What to work on
Leave out the pictures and transcribe the rest of the records exactly.

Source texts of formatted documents
===

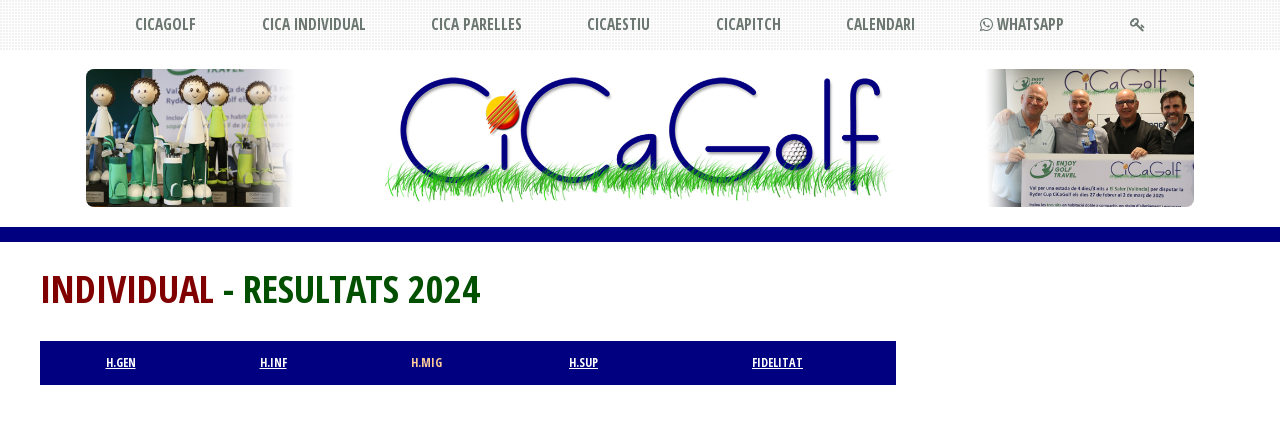

--- FILE ---
content_type: text/html; charset=UTF-8
request_url: http://cicagolf.com/index.php?op=ResultatsIndividual&op3=2024&op4=HandicapMig&op5=
body_size: 2083
content:

<!DOCTYPE HTML>
<!--
	TXT by HTML5 UP
	html5up.net | @n33co
	Free for personal and commercial use under the CCA 3.0 license (html5up.net/license)
-->
<html>
	<head>
		<title>CiCaGolf - Circuit Català de Golf</title>
		<meta charset="utf-8" />
		<meta name="viewport" content="width=device-width, initial-scale=1" />
		<!--[if lte IE 8]><script src="assets/js/ie/html5shiv.js"></script><![endif]-->
		<link rel="stylesheet" type="text/css" href="assets/css/main.css" />
		<link rel="stylesheet" type="text/css" href="assets/css/bootstrap-year-calendar.css">
		<!--<link rel="stylesheet" type="text/css" href="assets/css/camps.css"> CSS per visalitzar cicaCamps.php-->
		<!--[if lte IE 8]><link rel="stylesheet" href="assets/css/ie8.css" /><![endif]-->
		<link href="./images/favicon.ico" rel="shortcut icon" type="image/x-icon">

		<!-- Scripts -->
		<script src="assets/js/jquery.min.js"></script>
		<script src="assets/js/jquery.dropotron.min.js"></script>
		<script src="assets/js/skel.min.js"></script>
		<script src="assets/js/skel-viewport.min.js"></script>
		<script src="assets/js/util.js"></script>
		<!--[if lte IE 8]><script src="assets/js/ie/respond.min.js"></script><![endif]-->
		<script src="assets/js/main.js"></script>
	</head>
	<body>
		<div id="page-wrapper">
			<!-- Header -->
			<header id="header">
				<div class="logo container">
					<div>
						<!-- Important que hi hagi h1 per la barra menú versió mbl -->
						<h1><a href="index.php" id="logo">&nbsp;</a></h1>
						<img class="image featured" src="./images/banner2025.jpg" alt="CiCaGolf" />
					</div>
				</div>
			</header>

			<!-- Nav -->
			<nav id="nav">
				<ul>
	<li><a href="./index.php?op=Banners">CiCaGolf</a>
		<ul>
			<li><a href="./index.php?op=Presentacio">Qui som?</a></li>
			<li><a href="./index.php?op=Contactar">Contacta'ns</a></li>
			<li><a href="./index.php?op=Seguir">Segueix-nos</a></li>
			<li><a href="./index.php?op=Fotos">Fotos</a></li>
		</ul>
	</li>

	<li><a href="#">CiCa Individual</a>
		<ul>
			<li><a href="./index.php?op=ReglamentIndividual">Reglament</a></li>
			<li><a href="./index.php?op=InscripcionsIndividual">Inscripcions</a></li>
			<li><a href="./index.php?op=HorarisIndividual">Horaris sortida</a></li>
			<li><a href="./index.php?op=ResultatsIndividual">Resultats</a></li>
			<li><a href="./index.php?op=PremisIndividual">Premis circuit</a></li>
			<li><a href="./index.php?op=PuntsIndividual">Punts CiCa Individual</a></li>
			<li><a href="./index.php?op=ObsequisIndividual">Obsequis per participaci&oacute;</a></li>
		</ul>
	</li>
	<li><a href="#">CiCa Parelles</a>
		<ul>
			<li><a href="./index.php?op=ReglamentParelles">Reglament</a></li>
			<li><a href="./index.php?op=InscripcionsParelles">Inscripcions</a></li>
			<li><a href="./index.php?op=HorarisParelles">Horaris sortida</a></li>
			<li><a href="./index.php?op=ResultatsParelles">Resultats</a></li>
			<li><a href="./index.php?op=PremisParelles">Premis circuit</a></li>
			<li><a href="./index.php?op=PuntsParelles">Punts CiCa Parelles</a></li>
			<li><a href="./index.php?op=ObsequisParelles">Obsequis per participaci&oacute;</a></li>
		</ul>
	</li>
	<li><a href="#">CiCaEstiu</a>
		<ul>
			<li><a href="./index.php?op=ReglamentEstiu">Reglament</a></li>
			<li><a href="./index.php?op=InscripcionsEstiu">Inscripcions</a></li>
			<li><a href="./index.php?op=HorarisEstiu">Horaris sortida</a></li>
			<li><a href="./index.php?op=ResultatsEstiu">Resultats</a></li>
			<li><a href="./index.php?op=PremisEstiu">Premis circuit</a></li>
		</ul>
	</li>
	<li><a href="#">CiCaPitch</a>
		<ul>
			<li><a href="./index.php?op=ReglamentPitch">Reglament</a></li>
			<li><a href="./index.php?op=ResultatsIPitch">Resultats Individual</a></li>
			<li><a href="./index.php?op=ResultatsPPitch">Resultats Parelles</a></li>
			<li><a href="./index.php?op=PremisPitch">Premis circuit</a></li>
			<li><a href="./index.php?op=PuntsIPitch">Punts CiCaPitch Individual</a></li>
			<li><a href="./index.php?op=PuntsPPitch">Punts CiCaPitch Parelles</a></li>
			<li><a href="./index.php?op=ObsequisPitch">Obsequis per participaci&oacute;</a></li>
		</ul>
	</li>

	<!--<li><a href="./index.php?op=Final">Final CiCaGolf</a></li>-->
	
	<li><a href="./index.php?op=Calendari">Calendari</a></li>
	
	<!--<li><a href="./index.php?op=Fotos">Fotos</a></li>-->

	<!--<li><a href="./index.php?op=Depique"><font style="color:#800000;">Botiga Depique On line</font></a></li>-->

	<li><a target="_blank" href="https://api.whatsapp.com/send?phone=34605540956" title="Envia'ns un Whatsapp" class="icon fa-whatsapp">&nbsp;Whatsapp</a></li>

	<!--<li><a href="./index.php?op=Privada"><i class="fa fa-key" aria-hidden="true"></i>&nbsp;Privada</a></li>-->
	<li><a href="./index.php?op=Privada"><i class="fa fa-key" aria-hidden="true"></i></a></li>
</ul>
			</nav>

			<!-- Main -->
			<div id="main-wrapper">
				<div id="main" class="container">
					<div class="row">
						<div class="9u 12u(mobile) important(mobile)">
							<div class="content content-left">

								<!-- Content -->
								<article class="box page-content">
									<header>
										<h2><!--<span class="blauFosc">CiCaGolf&nbsp;</span>--><span class="vermellFosc">Individual</span><span class="verdFosc"> - Resultats 2024</span></h2>
									</header>

									<!-- Cada php ha d'anar dins una o varies section -->
									<section>
	<table class="mini">
		<thead>
			<tr>
<th style="text-align:center"><a href="./index.php?op=ResultatsIndividual&amp;op3=2024&amp;op4=GeneralHandicap&amp;op5=">H.Gen</a></th><th style="text-align:center"><a href="./index.php?op=ResultatsIndividual&amp;op3=2024&amp;op4=HandicapInferior&amp;op5=">H.Inf</a></th><th style="text-align:center"><font color="ffcc99">H.Mig</font></th><th style="text-align:center"><a href="./index.php?op=ResultatsIndividual&amp;op3=2024&amp;op4=HandicapSuperior&amp;op5=">H.Sup</a></th><th style="text-align:center"><a href="./index.php?op=ResultatsIndividual&amp;op3=2024&amp;op4=Fidelitat&amp;op5=">Fidelitat</a></th>			</tr>
		</thead>
	</table>
	</br>


===

Written response
--- FILE ---
content_type: text/html; charset=UTF-8
request_url: http://cicagolf.com/index.php?op=ResultatsIndividual&op3=2024&op4=HandicapMig&op5=
body_size: 2083
content:

<!DOCTYPE HTML>
<!--
	TXT by HTML5 UP
	html5up.net | @n33co
	Free for personal and commercial use under the CCA 3.0 license (html5up.net/license)
-->
<html>
	<head>
		<title>CiCaGolf - Circuit Català de Golf</title>
		<meta charset="utf-8" />
		<meta name="viewport" content="width=device-width, initial-scale=1" />
		<!--[if lte IE 8]><script src="assets/js/ie/html5shiv.js"></script><![endif]-->
		<link rel="stylesheet" type="text/css" href="assets/css/main.css" />
		<link rel="stylesheet" type="text/css" href="assets/css/bootstrap-year-calendar.css">
		<!--<link rel="stylesheet" type="text/css" href="assets/css/camps.css"> CSS per visalitzar cicaCamps.php-->
		<!--[if lte IE 8]><link rel="stylesheet" href="assets/css/ie8.css" /><![endif]-->
		<link href="./images/favicon.ico" rel="shortcut icon" type="image/x-icon">

		<!-- Scripts -->
		<script src="assets/js/jquery.min.js"></script>
		<script src="assets/js/jquery.dropotron.min.js"></script>
		<script src="assets/js/skel.min.js"></script>
		<script src="assets/js/skel-viewport.min.js"></script>
		<script src="assets/js/util.js"></script>
		<!--[if lte IE 8]><script src="assets/js/ie/respond.min.js"></script><![endif]-->
		<script src="assets/js/main.js"></script>
	</head>
	<body>
		<div id="page-wrapper">
			<!-- Header -->
			<header id="header">
				<div class="logo container">
					<div>
						<!-- Important que hi hagi h1 per la barra menú versió mbl -->
						<h1><a href="index.php" id="logo">&nbsp;</a></h1>
						<img class="image featured" src="./images/banner2025.jpg" alt="CiCaGolf" />
					</div>
				</div>
			</header>

			<!-- Nav -->
			<nav id="nav">
				<ul>
	<li><a href="./index.php?op=Banners">CiCaGolf</a>
		<ul>
			<li><a href="./index.php?op=Presentacio">Qui som?</a></li>
			<li><a href="./index.php?op=Contactar">Contacta'ns</a></li>
			<li><a href="./index.php?op=Seguir">Segueix-nos</a></li>
			<li><a href="./index.php?op=Fotos">Fotos</a></li>
		</ul>
	</li>

	<li><a href="#">CiCa Individual</a>
		<ul>
			<li><a href="./index.php?op=ReglamentIndividual">Reglament</a></li>
			<li><a href="./index.php?op=InscripcionsIndividual">Inscripcions</a></li>
			<li><a href="./index.php?op=HorarisIndividual">Horaris sortida</a></li>
			<li><a href="./index.php?op=ResultatsIndividual">Resultats</a></li>
			<li><a href="./index.php?op=PremisIndividual">Premis circuit</a></li>
			<li><a href="./index.php?op=PuntsIndividual">Punts CiCa Individual</a></li>
			<li><a href="./index.php?op=ObsequisIndividual">Obsequis per participaci&oacute;</a></li>
		</ul>
	</li>
	<li><a href="#">CiCa Parelles</a>
		<ul>
			<li><a href="./index.php?op=ReglamentParelles">Reglament</a></li>
			<li><a href="./index.php?op=InscripcionsParelles">Inscripcions</a></li>
			<li><a href="./index.php?op=HorarisParelles">Horaris sortida</a></li>
			<li><a href="./index.php?op=ResultatsParelles">Resultats</a></li>
			<li><a href="./index.php?op=PremisParelles">Premis circuit</a></li>
			<li><a href="./index.php?op=PuntsParelles">Punts CiCa Parelles</a></li>
			<li><a href="./index.php?op=ObsequisParelles">Obsequis per participaci&oacute;</a></li>
		</ul>
	</li>
	<li><a href="#">CiCaEstiu</a>
		<ul>
			<li><a href="./index.php?op=ReglamentEstiu">Reglament</a></li>
			<li><a href="./index.php?op=InscripcionsEstiu">Inscripcions</a></li>
			<li><a href="./index.php?op=HorarisEstiu">Horaris sortida</a></li>
			<li><a href="./index.php?op=ResultatsEstiu">Resultats</a></li>
			<li><a href="./index.php?op=PremisEstiu">Premis circuit</a></li>
		</ul>
	</li>
	<li><a href="#">CiCaPitch</a>
		<ul>
			<li><a href="./index.php?op=ReglamentPitch">Reglament</a></li>
			<li><a href="./index.php?op=ResultatsIPitch">Resultats Individual</a></li>
			<li><a href="./index.php?op=ResultatsPPitch">Resultats Parelles</a></li>
			<li><a href="./index.php?op=PremisPitch">Premis circuit</a></li>
			<li><a href="./index.php?op=PuntsIPitch">Punts CiCaPitch Individual</a></li>
			<li><a href="./index.php?op=PuntsPPitch">Punts CiCaPitch Parelles</a></li>
			<li><a href="./index.php?op=ObsequisPitch">Obsequis per participaci&oacute;</a></li>
		</ul>
	</li>

	<!--<li><a href="./index.php?op=Final">Final CiCaGolf</a></li>-->
	
	<li><a href="./index.php?op=Calendari">Calendari</a></li>
	
	<!--<li><a href="./index.php?op=Fotos">Fotos</a></li>-->

	<!--<li><a href="./index.php?op=Depique"><font style="color:#800000;">Botiga Depique On line</font></a></li>-->

	<li><a target="_blank" href="https://api.whatsapp.com/send?phone=34605540956" title="Envia'ns un Whatsapp" class="icon fa-whatsapp">&nbsp;Whatsapp</a></li>

	<!--<li><a href="./index.php?op=Privada"><i class="fa fa-key" aria-hidden="true"></i>&nbsp;Privada</a></li>-->
	<li><a href="./index.php?op=Privada"><i class="fa fa-key" aria-hidden="true"></i></a></li>
</ul>
			</nav>

			<!-- Main -->
			<div id="main-wrapper">
				<div id="main" class="container">
					<div class="row">
						<div class="9u 12u(mobile) important(mobile)">
							<div class="content content-left">

								<!-- Content -->
								<article class="box page-content">
									<header>
										<h2><!--<span class="blauFosc">CiCaGolf&nbsp;</span>--><span class="vermellFosc">Individual</span><span class="verdFosc"> - Resultats 2024</span></h2>
									</header>

									<!-- Cada php ha d'anar dins una o varies section -->
									<section>
	<table class="mini">
		<thead>
			<tr>
<th style="text-align:center"><a href="./index.php?op=ResultatsIndividual&amp;op3=2024&amp;op4=GeneralHandicap&amp;op5=">H.Gen</a></th><th style="text-align:center"><a href="./index.php?op=ResultatsIndividual&amp;op3=2024&amp;op4=HandicapInferior&amp;op5=">H.Inf</a></th><th style="text-align:center"><font color="ffcc99">H.Mig</font></th><th style="text-align:center"><a href="./index.php?op=ResultatsIndividual&amp;op3=2024&amp;op4=HandicapSuperior&amp;op5=">H.Sup</a></th><th style="text-align:center"><a href="./index.php?op=ResultatsIndividual&amp;op3=2024&amp;op4=Fidelitat&amp;op5=">Fidelitat</a></th>			</tr>
		</thead>
	</table>
	</br>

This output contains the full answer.